**Saved data entries**

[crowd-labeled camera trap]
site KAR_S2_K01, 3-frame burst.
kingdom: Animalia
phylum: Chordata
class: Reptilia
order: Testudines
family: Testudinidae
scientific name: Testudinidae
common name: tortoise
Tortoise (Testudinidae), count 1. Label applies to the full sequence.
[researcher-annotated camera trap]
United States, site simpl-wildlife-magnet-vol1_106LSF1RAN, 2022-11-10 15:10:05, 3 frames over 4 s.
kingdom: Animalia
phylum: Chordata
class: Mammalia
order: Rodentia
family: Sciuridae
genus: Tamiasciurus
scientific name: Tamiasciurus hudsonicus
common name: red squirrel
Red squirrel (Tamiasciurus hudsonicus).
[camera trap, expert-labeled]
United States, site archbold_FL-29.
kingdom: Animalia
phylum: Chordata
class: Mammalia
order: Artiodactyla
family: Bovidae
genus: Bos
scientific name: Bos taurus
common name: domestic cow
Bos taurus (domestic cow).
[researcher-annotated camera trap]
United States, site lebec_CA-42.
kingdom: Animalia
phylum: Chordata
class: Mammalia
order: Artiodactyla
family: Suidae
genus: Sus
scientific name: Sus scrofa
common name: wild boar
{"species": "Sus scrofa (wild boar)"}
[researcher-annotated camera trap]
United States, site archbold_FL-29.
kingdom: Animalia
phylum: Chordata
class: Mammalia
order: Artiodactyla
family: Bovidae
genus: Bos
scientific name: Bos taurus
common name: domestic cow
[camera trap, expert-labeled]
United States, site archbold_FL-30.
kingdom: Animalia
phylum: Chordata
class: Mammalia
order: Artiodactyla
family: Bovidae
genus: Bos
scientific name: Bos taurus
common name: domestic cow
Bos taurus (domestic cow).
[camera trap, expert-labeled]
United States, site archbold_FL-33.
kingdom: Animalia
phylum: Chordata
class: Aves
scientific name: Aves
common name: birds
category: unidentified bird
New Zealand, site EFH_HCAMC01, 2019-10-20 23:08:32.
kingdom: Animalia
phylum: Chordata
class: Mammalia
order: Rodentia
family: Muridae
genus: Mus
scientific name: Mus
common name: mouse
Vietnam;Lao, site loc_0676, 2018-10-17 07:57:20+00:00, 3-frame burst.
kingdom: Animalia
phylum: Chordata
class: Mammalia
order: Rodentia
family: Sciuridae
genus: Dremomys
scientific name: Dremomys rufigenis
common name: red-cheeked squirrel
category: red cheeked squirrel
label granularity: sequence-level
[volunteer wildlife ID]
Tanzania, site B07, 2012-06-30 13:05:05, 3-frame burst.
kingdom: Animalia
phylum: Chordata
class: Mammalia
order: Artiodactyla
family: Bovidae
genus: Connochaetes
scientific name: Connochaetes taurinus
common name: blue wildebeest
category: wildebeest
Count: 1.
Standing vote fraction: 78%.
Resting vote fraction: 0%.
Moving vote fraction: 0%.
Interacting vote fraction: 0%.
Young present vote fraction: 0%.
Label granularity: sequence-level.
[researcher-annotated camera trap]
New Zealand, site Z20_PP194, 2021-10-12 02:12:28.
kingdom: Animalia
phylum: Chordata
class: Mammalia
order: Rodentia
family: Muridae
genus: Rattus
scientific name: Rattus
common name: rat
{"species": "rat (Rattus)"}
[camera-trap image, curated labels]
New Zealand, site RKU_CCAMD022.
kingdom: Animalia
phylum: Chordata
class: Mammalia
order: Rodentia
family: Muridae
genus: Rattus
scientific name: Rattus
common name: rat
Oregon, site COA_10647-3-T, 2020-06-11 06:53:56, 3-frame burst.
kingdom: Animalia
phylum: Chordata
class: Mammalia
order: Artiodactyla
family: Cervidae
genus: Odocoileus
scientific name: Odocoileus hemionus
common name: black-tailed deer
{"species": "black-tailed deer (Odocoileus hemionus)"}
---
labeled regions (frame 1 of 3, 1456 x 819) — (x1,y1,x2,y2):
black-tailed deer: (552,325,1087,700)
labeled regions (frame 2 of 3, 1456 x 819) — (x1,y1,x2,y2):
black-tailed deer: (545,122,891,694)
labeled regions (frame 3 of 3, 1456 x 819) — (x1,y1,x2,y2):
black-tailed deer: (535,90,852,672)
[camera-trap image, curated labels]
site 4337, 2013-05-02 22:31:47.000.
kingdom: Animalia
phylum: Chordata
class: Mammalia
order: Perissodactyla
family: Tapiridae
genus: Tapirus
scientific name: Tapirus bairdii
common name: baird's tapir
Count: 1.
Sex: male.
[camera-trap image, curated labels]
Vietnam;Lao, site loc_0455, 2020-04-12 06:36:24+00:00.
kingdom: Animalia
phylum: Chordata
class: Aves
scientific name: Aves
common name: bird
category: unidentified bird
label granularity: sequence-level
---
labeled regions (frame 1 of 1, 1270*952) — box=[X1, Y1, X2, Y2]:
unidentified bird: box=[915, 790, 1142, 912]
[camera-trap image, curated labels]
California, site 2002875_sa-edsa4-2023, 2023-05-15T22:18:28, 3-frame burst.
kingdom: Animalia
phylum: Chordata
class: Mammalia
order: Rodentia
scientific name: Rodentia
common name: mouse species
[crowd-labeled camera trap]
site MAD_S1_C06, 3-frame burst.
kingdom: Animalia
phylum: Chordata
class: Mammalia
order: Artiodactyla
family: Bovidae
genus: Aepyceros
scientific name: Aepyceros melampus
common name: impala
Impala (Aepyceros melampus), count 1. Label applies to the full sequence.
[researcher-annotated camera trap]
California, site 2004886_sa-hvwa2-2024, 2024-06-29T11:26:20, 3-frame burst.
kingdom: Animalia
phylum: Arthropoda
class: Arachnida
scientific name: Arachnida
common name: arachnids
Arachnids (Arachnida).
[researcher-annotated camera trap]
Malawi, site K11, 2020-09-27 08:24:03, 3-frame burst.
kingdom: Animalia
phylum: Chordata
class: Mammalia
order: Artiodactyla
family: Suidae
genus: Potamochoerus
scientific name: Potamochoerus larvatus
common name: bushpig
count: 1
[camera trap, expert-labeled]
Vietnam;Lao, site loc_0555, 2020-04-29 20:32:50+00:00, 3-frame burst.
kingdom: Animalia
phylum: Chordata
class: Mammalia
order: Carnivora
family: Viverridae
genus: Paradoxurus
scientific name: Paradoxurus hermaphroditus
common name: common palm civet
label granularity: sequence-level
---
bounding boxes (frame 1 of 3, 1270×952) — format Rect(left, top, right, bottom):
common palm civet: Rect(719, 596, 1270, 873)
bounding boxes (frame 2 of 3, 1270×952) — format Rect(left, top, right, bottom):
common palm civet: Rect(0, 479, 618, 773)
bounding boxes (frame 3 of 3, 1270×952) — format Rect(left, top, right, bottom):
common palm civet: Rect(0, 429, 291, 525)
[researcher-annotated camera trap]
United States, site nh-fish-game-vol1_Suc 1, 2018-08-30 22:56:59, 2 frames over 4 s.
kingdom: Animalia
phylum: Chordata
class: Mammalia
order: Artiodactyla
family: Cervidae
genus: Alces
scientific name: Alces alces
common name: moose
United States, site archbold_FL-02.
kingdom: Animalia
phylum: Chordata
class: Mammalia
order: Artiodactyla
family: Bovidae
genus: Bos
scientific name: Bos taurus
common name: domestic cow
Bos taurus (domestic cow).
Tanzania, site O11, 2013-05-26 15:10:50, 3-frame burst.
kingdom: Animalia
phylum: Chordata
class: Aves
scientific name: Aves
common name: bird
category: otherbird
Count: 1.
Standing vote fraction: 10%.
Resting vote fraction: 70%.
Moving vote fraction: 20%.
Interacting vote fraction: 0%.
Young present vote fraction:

**Work instructions**
Where a line in the records above contains the word "Zealand", copy that line.

**Result for this exercise**
New Zealand, site EFH_HCAMC01, 2019-10-20 23:08:32.
New Zealand, site Z20_PP194, 2021-10-12 02:12:28.
New Zealand, site RKU_CCAMD022.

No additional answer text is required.